BEGIN
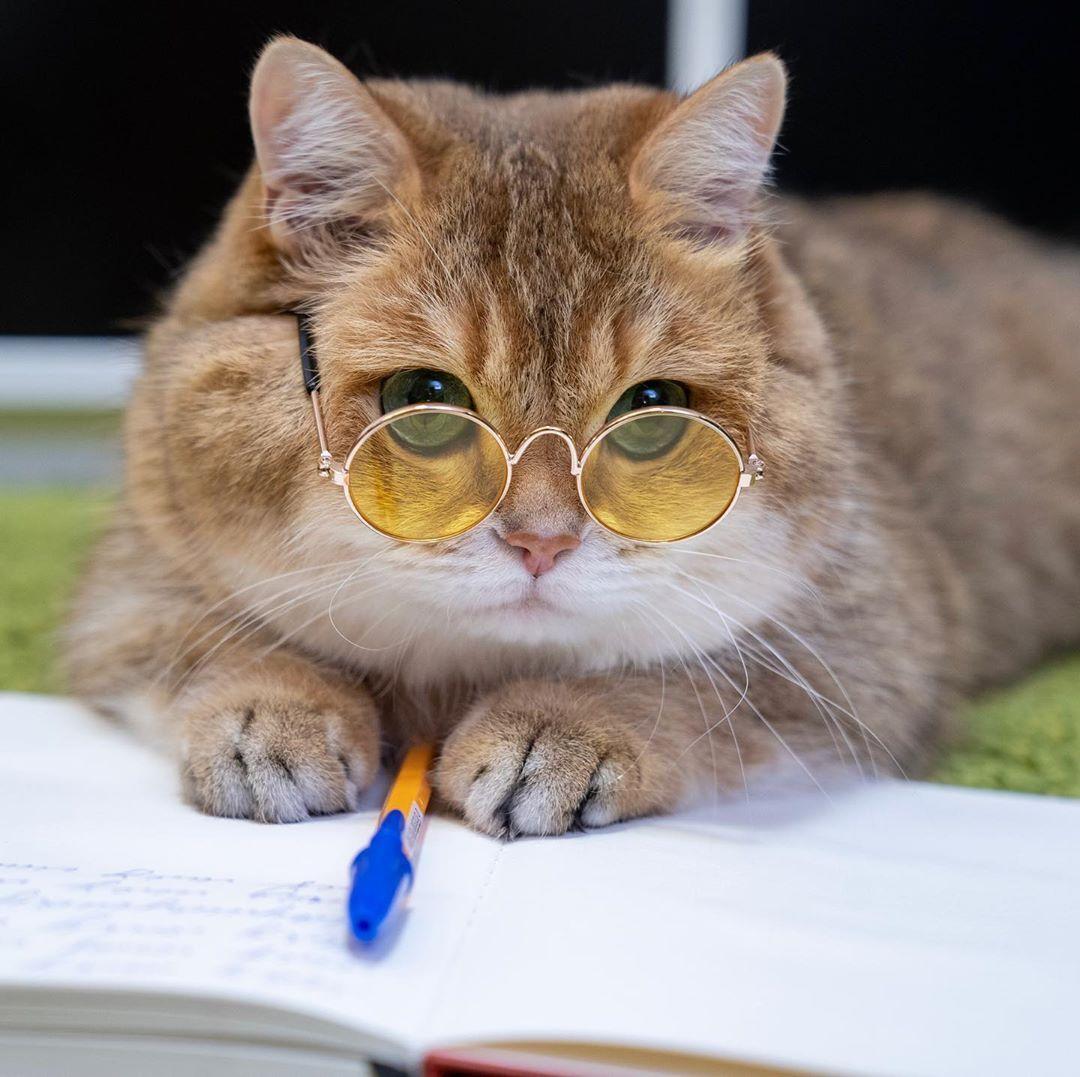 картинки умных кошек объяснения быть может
END
BEGIN
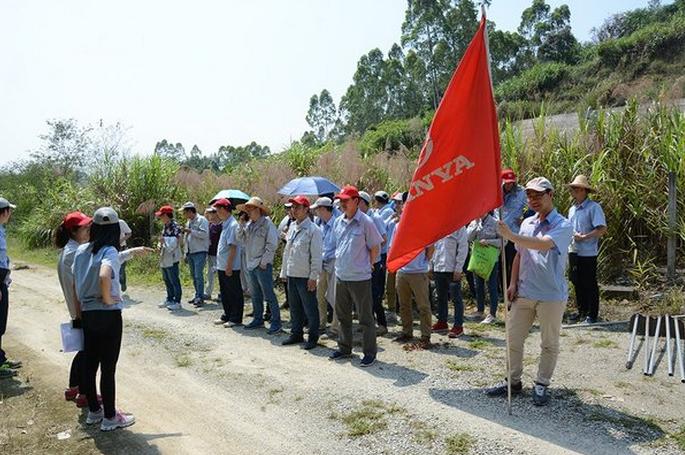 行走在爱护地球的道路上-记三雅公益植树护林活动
END
BEGIN
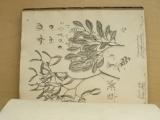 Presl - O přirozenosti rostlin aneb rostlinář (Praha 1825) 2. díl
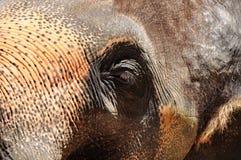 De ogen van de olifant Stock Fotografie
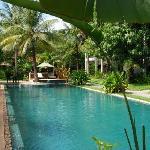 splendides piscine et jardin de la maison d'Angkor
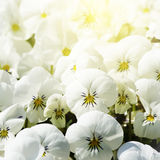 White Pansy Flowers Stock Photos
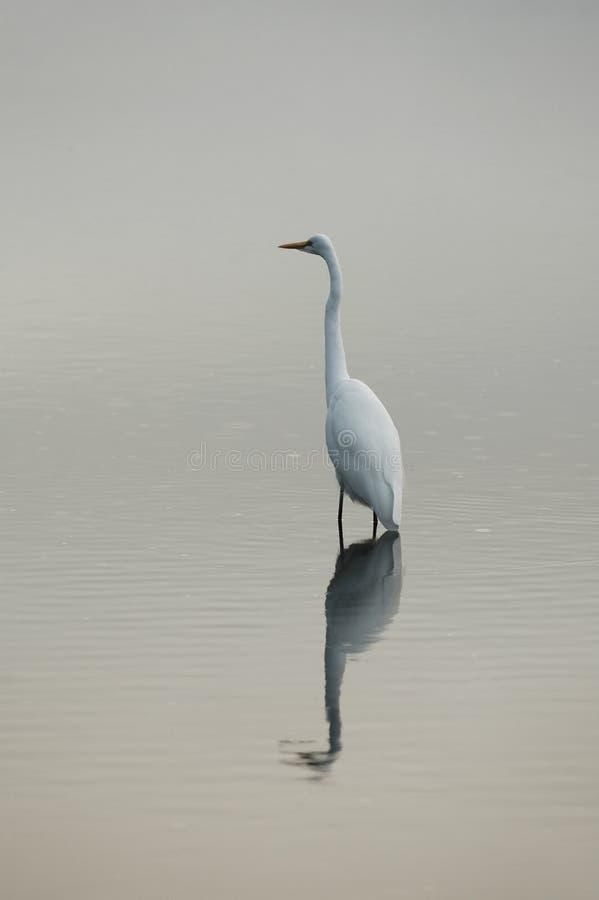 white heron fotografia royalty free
END
DIRECTIONS FOR THIS TASK
Your copy should hold only the lines above from the one containing "De ogen van de olifant Stock Fotografie" through the one containing "white heron fotografia royalty free", exactly as written and free of pictures.

TASK RESPONSE
 De ogen van de olifant Stock Fotografie
 splendides piscine et jardin de la maison d'Angkor
 White Pansy Flowers Stock Photos
 white heron fotografia royalty free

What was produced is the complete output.